* [AVAILABLE RECORDS]
****************
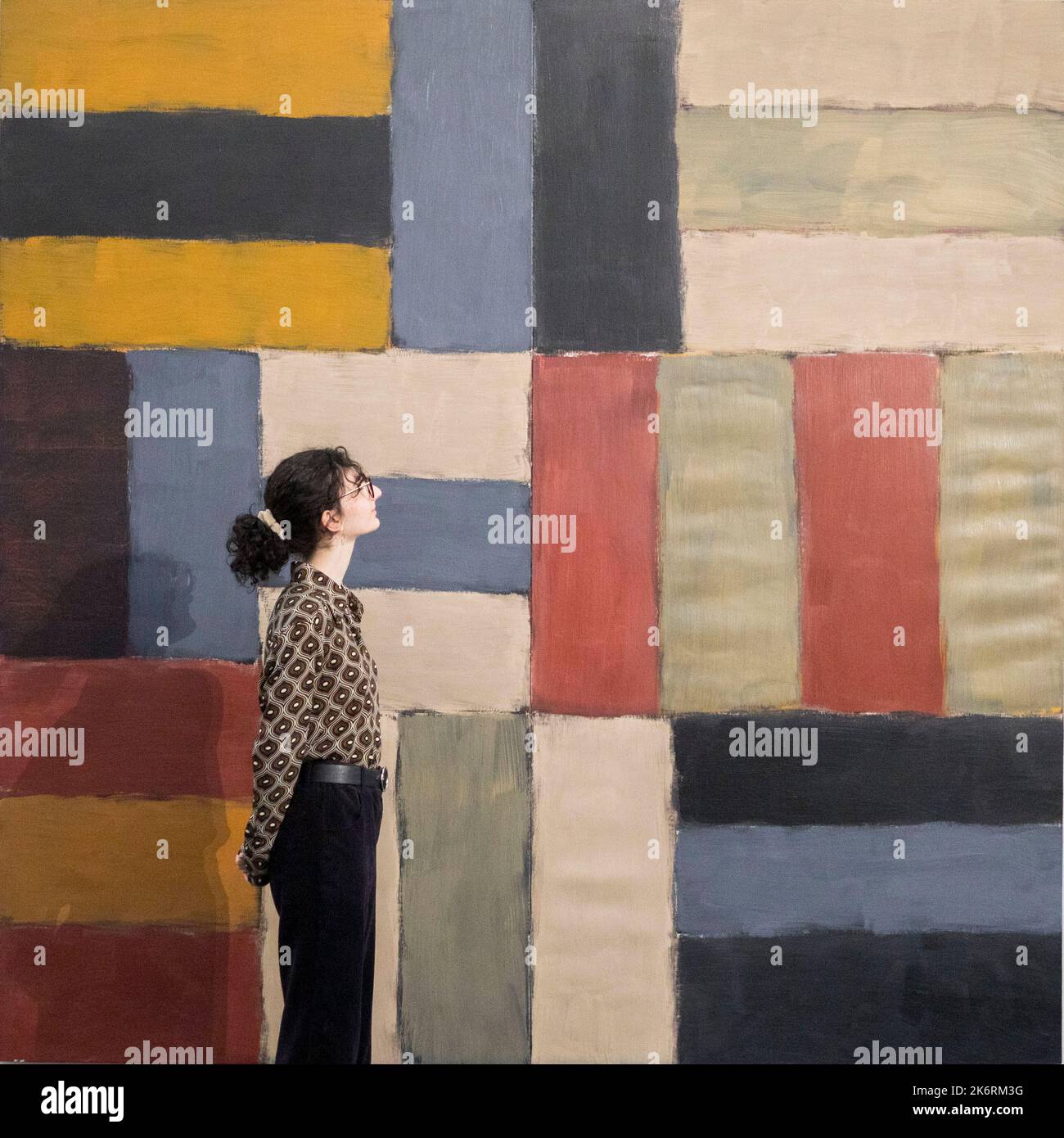 Anteprima stampa al Sotheby's Contemporary art sale. Foto Stock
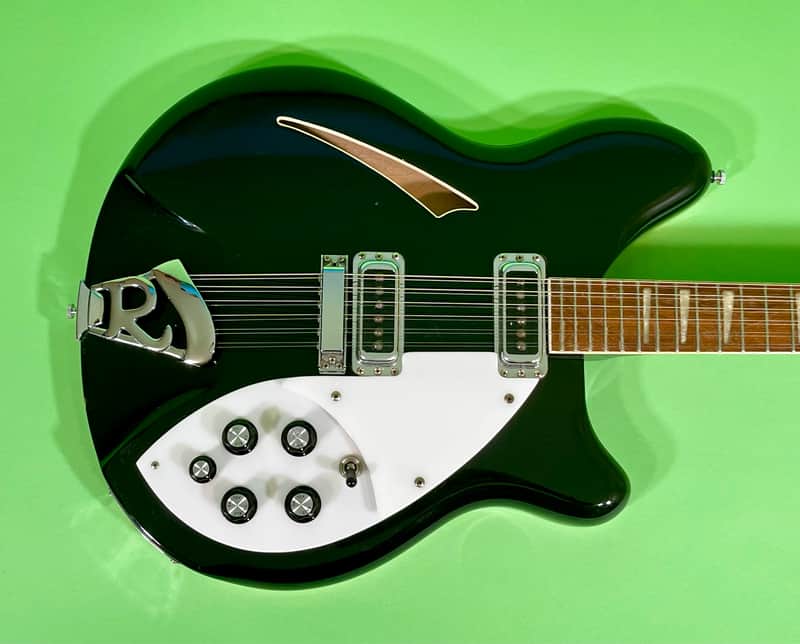 Rickenbacker 360/12 1990 - Jetglo Black RARE! image 1
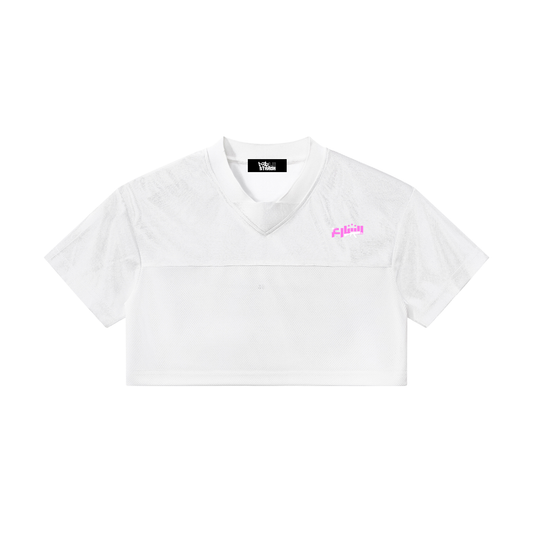 Women’s Cropped Paneled V-Neck Jersey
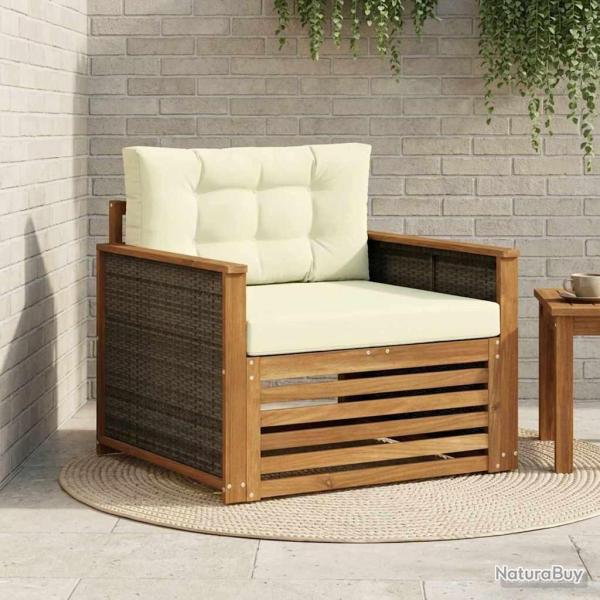 Sofa de milieu ext�rieur Bois d'Acacia Massif Naturel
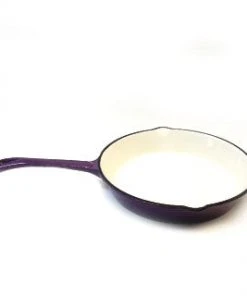 Cajun Classic 8 Inch Enamel Purple Skillet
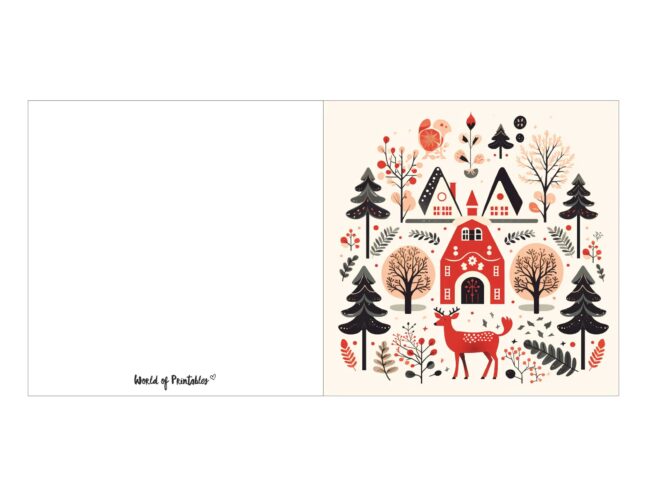 free printable christmas cards scandinavian style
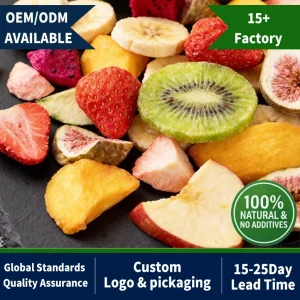 Custom Private Label FD Snacks Pure Natural FD Fruit for Baby Food BRC Audited Bulk Supplier Dried Vegetables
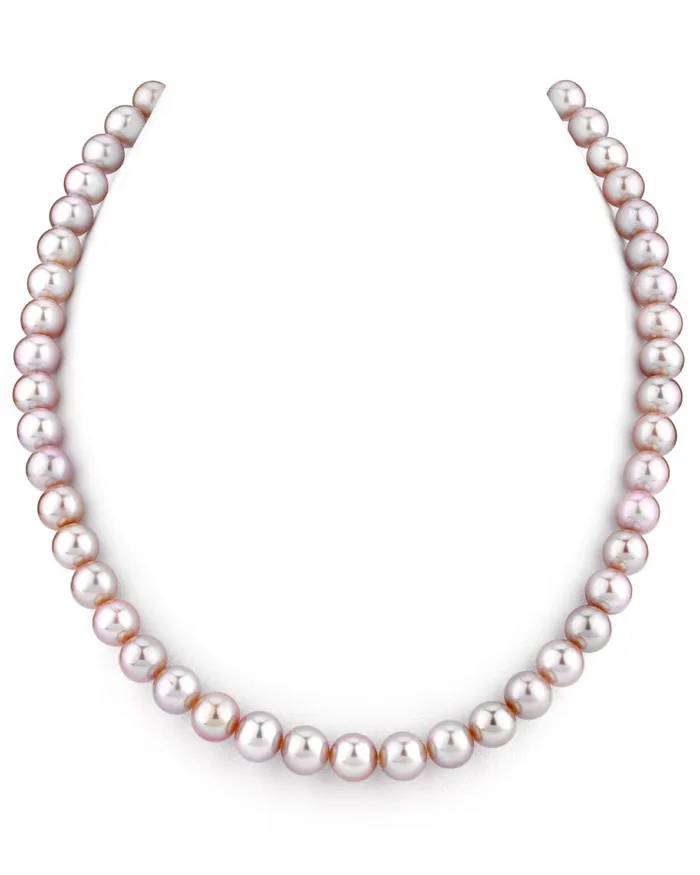 Necklaces SPT 7075mm Pink Freshwater Pearl Choker Length Necklace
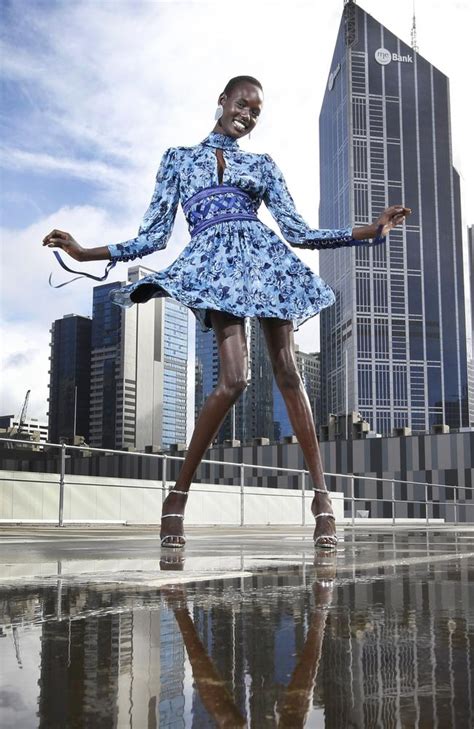 supermodel ajak deng returns as face of melbourne fashion festival a decade after her debut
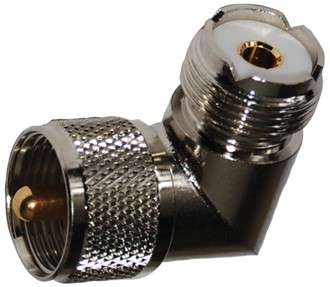 UHF-male-female adapter angle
****************
* [GOAL OF THE EXERCISE] Swap "Skillet" for "Frying Pan" throughout the data above and write out the lines again with nothing else altered. Leave the pictures out.

* [ANSWER TO THE EXERCISE]
 Anteprima stampa al Sotheby's Contemporary art sale. Foto Stock
 Rickenbacker 360/12 1990 - Jetglo Black RARE! image 1
 Women’s Cropped Paneled V-Neck Jersey
 Sofa de milieu ext�rieur Bois d'Acacia Massif Naturel
 Cajun Classic 8 Inch Enamel Purple Frying Pan
 free printable christmas cards scandinavian style
 Custom Private Label FD Snacks Pure Natural FD Fruit for Baby Food BRC Audited Bulk Supplier Dried Vegetables
 Necklaces SPT 7075mm Pink Freshwater Pearl Choker Length Necklace
 supermodel ajak deng returns as face of melbourne fashion festival a decade after her debut
 UHF-male-female adapter angle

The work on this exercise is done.